* **Aim of the exercise**
Please state the response rate to PD-1-targeting immune checkpoint inhibitors that the excerpt on head and neck cancer gives for patients with recurrent or metastatic HNSCC.

* **Excerpt provided**
# # # #

Background The response rate to immune checkpoint inhibitors (ICI) targeting programmed cell death 1 (PD-1) receptor is 13–18% for patients with recurrent or metastatic head and neck squamous cell carcinoma (HNSCC).1 2 Detailed understanding of the tumor immune microenvironment (TIME) is crucial in order to explain and improve this. HNSCCs arise at various anatomical locations including the oral cavity, hypopharynx, larynx and oropharynx.3 Since the tumors originate at distinct locations in the upper aero-digestive tract with varying microenvironments, we questioned whether the immune composition varies across these HNSCC sites. Studies directly comparing immune infiltration between anatomical sites are scarce.

Methods Here we characterized the TIME of 76 fresh HNSCC tumor specimen using flow cytometry, and performed single cell RNA-sequencing (scRNA-seq) on nine samples. In addition, scRNA-seq data of 18 HNSCCs were analyzed from Cillo et al. (2020).4 To expand and verify our findings we performed deconvolution on The Cancer Genome Atlas (TCGA) bulk RNA-seq data (n=354).

Results We found major differences in the composition of the TIME between patients. When comparing anatomical sites, tumors originating from the oral cavity had higher T cell infiltrates than tumors from other anatomical sites, which was confirmed in the TCGA cohort. Of the checkpoints investigated, PD-1 was most abundant on T cells across all sites, although the percentage of tumor-infiltrating T-lymphocytes positive for PD-1 varied considerably between patients. Remarkably, the fraction of T cells expressing PD-1, rather than anatomical site of origin, dominated how HNSCC specimen were classified by unsupervised clustering analysis of cell surface markers. Moreover, a high proportion of PD-1+ CD8+ T cells was associated with an improved overall survival. Using scRNA-seq we observed that PD-1 expression was highest in the CD8-ENTPD1 tissue-resident memory T cell/exhausted T cell and CD4-CXCL13 type 1 T helper cell clusters. When comparing PD-1+ with PD-1- T cells we found CXCL13 being most differentially expressed, and highest in PD-1+ tumor-infiltrating T-lymphocytes.

# # # #

Stored data entries:

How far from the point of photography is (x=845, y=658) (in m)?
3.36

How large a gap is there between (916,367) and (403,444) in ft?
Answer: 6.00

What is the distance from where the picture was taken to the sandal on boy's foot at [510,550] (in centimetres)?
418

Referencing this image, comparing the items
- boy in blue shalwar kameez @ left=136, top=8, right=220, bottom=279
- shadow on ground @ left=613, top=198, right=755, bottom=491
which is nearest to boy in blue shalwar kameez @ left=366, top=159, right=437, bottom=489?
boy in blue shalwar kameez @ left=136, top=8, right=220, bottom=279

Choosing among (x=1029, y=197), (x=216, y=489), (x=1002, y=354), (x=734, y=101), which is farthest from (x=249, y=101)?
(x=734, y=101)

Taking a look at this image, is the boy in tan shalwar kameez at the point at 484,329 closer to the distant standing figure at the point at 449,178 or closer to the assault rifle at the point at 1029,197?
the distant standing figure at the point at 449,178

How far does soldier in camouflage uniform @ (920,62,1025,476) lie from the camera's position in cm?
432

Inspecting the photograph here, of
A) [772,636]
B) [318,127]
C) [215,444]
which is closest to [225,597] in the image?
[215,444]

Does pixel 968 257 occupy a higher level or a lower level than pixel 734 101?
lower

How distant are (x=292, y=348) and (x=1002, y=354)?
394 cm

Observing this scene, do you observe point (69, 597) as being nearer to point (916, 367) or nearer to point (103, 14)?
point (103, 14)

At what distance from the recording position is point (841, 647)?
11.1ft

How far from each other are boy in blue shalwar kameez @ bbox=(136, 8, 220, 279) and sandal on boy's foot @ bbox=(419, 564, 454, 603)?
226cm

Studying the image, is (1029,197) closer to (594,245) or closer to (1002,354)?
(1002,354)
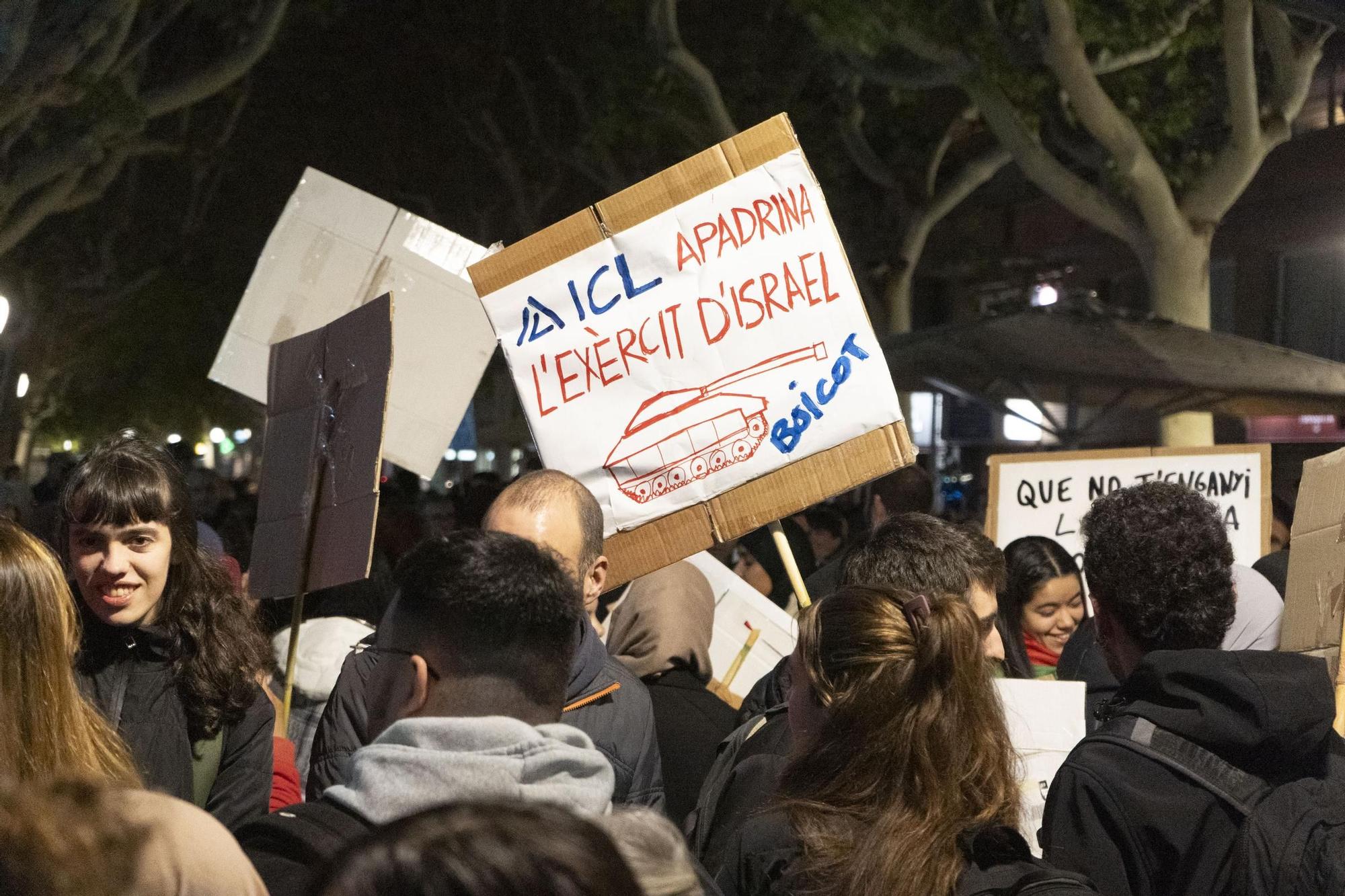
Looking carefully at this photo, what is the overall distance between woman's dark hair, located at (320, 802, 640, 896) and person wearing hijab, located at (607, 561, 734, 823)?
259 centimetres

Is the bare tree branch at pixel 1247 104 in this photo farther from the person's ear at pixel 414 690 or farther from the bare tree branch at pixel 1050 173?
the person's ear at pixel 414 690

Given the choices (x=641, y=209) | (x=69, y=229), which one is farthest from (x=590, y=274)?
(x=69, y=229)

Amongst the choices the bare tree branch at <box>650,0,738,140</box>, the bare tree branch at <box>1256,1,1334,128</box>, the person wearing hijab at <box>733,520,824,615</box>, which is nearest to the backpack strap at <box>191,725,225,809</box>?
the person wearing hijab at <box>733,520,824,615</box>

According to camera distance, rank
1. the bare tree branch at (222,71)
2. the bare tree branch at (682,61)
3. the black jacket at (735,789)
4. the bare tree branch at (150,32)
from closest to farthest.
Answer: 1. the black jacket at (735,789)
2. the bare tree branch at (150,32)
3. the bare tree branch at (222,71)
4. the bare tree branch at (682,61)

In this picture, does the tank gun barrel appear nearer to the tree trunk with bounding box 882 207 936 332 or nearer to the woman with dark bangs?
the woman with dark bangs

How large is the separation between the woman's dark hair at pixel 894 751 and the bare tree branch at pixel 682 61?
551 inches

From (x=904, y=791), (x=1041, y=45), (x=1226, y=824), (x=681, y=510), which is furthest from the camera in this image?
(x=1041, y=45)

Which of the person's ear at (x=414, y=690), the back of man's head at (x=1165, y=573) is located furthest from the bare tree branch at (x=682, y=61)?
the person's ear at (x=414, y=690)

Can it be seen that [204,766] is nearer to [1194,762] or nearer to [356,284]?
[1194,762]

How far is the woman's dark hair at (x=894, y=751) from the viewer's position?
2219 mm

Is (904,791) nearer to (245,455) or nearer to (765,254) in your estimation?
(765,254)

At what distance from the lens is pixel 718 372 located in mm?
4012

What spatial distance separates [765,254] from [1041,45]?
26.9ft

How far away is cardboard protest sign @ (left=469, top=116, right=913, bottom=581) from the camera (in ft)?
12.9
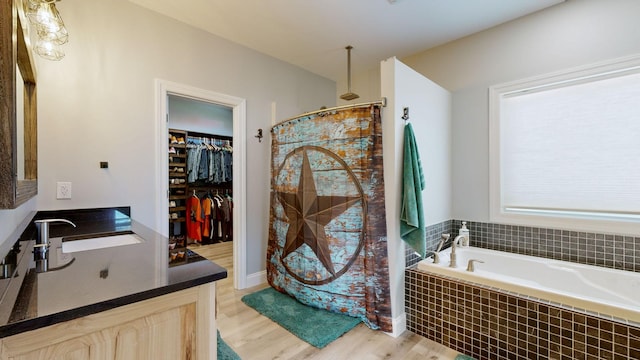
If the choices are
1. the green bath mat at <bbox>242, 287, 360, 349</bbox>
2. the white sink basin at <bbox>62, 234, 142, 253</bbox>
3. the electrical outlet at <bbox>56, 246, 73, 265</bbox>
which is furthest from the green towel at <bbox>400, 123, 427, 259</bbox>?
the electrical outlet at <bbox>56, 246, 73, 265</bbox>

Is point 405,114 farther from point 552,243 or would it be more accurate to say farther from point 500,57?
point 552,243

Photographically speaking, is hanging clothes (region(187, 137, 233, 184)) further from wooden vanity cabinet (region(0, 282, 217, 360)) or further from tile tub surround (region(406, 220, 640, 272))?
wooden vanity cabinet (region(0, 282, 217, 360))

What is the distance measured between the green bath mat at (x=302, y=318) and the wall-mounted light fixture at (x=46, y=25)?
7.88 feet

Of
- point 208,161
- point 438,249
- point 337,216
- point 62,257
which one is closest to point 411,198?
point 337,216

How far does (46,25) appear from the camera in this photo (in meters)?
1.52

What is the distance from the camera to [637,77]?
1998mm

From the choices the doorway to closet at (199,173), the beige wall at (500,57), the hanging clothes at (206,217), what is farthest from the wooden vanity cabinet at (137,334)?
Answer: the hanging clothes at (206,217)

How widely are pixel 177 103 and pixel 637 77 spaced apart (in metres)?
5.67

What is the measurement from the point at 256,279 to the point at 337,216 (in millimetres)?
1413

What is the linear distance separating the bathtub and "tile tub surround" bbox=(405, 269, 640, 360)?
2.6 inches

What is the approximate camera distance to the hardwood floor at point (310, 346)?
1828mm

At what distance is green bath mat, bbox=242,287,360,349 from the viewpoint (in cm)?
203

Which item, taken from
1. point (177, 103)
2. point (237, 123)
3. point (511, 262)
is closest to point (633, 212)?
point (511, 262)

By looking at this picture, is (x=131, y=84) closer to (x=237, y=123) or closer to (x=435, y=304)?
(x=237, y=123)
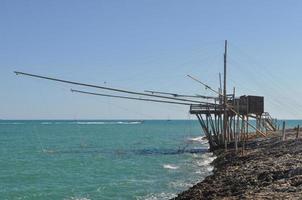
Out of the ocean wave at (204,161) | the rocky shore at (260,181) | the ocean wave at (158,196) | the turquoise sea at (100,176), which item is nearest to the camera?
the rocky shore at (260,181)

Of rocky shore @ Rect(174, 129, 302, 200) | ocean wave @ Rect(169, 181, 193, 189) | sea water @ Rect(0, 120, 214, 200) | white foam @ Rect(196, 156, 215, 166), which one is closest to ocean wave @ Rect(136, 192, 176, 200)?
sea water @ Rect(0, 120, 214, 200)

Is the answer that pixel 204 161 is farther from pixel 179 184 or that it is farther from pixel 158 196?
pixel 158 196

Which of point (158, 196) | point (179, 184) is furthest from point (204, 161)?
point (158, 196)

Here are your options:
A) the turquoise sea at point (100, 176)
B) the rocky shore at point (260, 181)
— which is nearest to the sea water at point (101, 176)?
the turquoise sea at point (100, 176)

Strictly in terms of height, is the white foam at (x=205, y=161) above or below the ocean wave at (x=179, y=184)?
above

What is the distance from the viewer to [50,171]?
38.2 m

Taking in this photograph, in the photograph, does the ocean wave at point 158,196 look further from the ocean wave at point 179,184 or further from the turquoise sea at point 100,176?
the ocean wave at point 179,184

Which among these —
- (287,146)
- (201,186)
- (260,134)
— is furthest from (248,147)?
(201,186)

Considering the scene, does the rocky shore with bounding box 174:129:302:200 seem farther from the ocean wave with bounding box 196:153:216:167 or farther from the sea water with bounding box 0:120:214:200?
the ocean wave with bounding box 196:153:216:167

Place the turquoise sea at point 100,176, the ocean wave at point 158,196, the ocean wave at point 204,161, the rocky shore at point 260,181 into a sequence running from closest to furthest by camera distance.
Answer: the rocky shore at point 260,181 < the ocean wave at point 158,196 < the turquoise sea at point 100,176 < the ocean wave at point 204,161

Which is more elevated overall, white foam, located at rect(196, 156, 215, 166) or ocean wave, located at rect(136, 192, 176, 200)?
white foam, located at rect(196, 156, 215, 166)

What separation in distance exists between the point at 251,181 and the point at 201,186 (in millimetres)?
2843

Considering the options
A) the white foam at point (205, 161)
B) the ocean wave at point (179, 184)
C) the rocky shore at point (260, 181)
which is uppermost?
the rocky shore at point (260, 181)

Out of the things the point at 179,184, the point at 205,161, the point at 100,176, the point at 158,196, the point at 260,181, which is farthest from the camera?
the point at 205,161
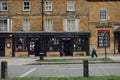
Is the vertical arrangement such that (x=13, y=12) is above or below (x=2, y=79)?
above

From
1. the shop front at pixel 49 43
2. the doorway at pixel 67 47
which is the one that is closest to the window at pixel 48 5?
the shop front at pixel 49 43

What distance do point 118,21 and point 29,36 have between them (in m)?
11.6

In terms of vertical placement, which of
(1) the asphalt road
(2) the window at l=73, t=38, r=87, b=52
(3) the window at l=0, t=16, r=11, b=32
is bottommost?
(1) the asphalt road

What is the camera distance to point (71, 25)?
2247 inches

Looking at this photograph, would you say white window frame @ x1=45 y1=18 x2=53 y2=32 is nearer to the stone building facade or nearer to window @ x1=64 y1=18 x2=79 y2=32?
the stone building facade

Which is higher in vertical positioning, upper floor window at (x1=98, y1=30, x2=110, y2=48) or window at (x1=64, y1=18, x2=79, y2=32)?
window at (x1=64, y1=18, x2=79, y2=32)

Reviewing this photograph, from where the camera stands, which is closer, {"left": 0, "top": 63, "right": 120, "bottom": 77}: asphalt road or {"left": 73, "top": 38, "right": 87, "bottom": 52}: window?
{"left": 0, "top": 63, "right": 120, "bottom": 77}: asphalt road

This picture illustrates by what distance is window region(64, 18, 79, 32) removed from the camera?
5700cm

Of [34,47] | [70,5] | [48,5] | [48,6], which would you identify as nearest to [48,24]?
[48,6]

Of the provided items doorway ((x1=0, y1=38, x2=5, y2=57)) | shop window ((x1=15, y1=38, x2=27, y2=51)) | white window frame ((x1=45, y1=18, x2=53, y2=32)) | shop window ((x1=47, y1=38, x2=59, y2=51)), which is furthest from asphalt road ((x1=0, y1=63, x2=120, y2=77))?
shop window ((x1=15, y1=38, x2=27, y2=51))

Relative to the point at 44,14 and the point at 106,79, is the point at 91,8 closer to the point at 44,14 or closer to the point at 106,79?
the point at 44,14

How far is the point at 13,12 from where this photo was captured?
57094 mm

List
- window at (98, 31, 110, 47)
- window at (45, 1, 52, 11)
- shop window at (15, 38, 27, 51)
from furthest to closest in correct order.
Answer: window at (45, 1, 52, 11) → shop window at (15, 38, 27, 51) → window at (98, 31, 110, 47)

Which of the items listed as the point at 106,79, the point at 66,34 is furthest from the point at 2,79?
the point at 66,34
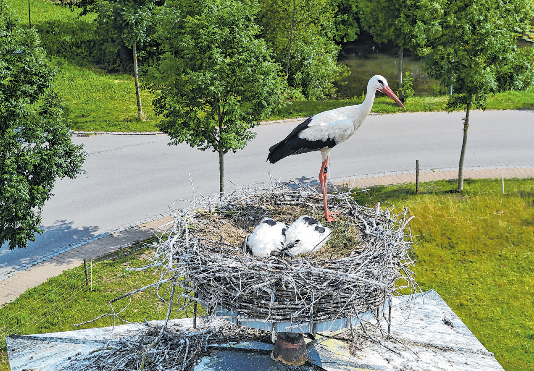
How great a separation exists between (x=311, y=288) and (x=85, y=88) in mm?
21364

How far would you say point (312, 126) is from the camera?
1021 centimetres

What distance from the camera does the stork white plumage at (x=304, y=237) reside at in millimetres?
8852

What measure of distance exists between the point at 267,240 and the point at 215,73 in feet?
23.8

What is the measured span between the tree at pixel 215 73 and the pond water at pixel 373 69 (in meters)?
13.2

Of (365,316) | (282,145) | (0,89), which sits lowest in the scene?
(365,316)

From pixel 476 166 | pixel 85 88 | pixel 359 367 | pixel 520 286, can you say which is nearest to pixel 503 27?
pixel 476 166

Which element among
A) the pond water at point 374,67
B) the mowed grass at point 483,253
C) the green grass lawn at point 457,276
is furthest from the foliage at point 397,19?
the green grass lawn at point 457,276

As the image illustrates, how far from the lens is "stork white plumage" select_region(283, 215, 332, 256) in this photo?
8.85 m

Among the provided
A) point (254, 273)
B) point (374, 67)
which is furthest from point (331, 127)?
point (374, 67)

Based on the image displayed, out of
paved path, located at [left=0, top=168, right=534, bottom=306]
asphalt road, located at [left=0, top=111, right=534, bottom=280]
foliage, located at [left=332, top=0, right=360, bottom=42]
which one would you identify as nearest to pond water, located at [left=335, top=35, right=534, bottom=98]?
foliage, located at [left=332, top=0, right=360, bottom=42]

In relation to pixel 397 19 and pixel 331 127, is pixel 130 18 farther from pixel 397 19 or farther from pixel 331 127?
pixel 331 127

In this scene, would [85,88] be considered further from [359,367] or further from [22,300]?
[359,367]

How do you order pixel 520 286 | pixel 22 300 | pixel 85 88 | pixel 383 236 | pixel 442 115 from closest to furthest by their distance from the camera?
pixel 383 236 → pixel 22 300 → pixel 520 286 → pixel 442 115 → pixel 85 88

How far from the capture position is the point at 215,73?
50.1 feet
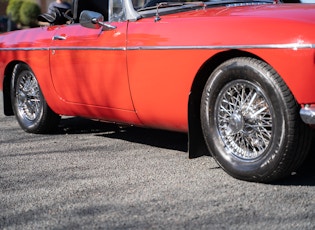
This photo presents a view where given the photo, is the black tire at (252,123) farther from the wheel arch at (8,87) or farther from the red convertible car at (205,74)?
the wheel arch at (8,87)

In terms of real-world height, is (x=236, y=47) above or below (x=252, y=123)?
above

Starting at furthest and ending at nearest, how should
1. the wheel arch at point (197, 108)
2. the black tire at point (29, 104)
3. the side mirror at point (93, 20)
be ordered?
the black tire at point (29, 104), the side mirror at point (93, 20), the wheel arch at point (197, 108)

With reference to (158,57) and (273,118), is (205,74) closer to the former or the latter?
(158,57)

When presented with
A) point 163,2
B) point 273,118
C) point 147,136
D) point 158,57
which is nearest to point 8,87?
point 147,136

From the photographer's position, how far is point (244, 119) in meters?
4.50

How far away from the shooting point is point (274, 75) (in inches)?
165

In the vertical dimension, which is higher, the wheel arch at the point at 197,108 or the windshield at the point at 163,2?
the windshield at the point at 163,2

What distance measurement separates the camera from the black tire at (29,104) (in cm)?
671

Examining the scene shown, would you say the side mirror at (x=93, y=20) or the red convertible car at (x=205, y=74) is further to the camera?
the side mirror at (x=93, y=20)

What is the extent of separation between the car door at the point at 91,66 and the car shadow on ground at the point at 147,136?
77 cm

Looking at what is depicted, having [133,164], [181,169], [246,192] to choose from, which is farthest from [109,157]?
[246,192]

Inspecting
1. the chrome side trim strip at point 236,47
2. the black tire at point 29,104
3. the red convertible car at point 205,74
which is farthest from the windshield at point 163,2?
the black tire at point 29,104

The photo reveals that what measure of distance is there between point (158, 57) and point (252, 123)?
96cm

# # # #

* **Your solution**
13–18%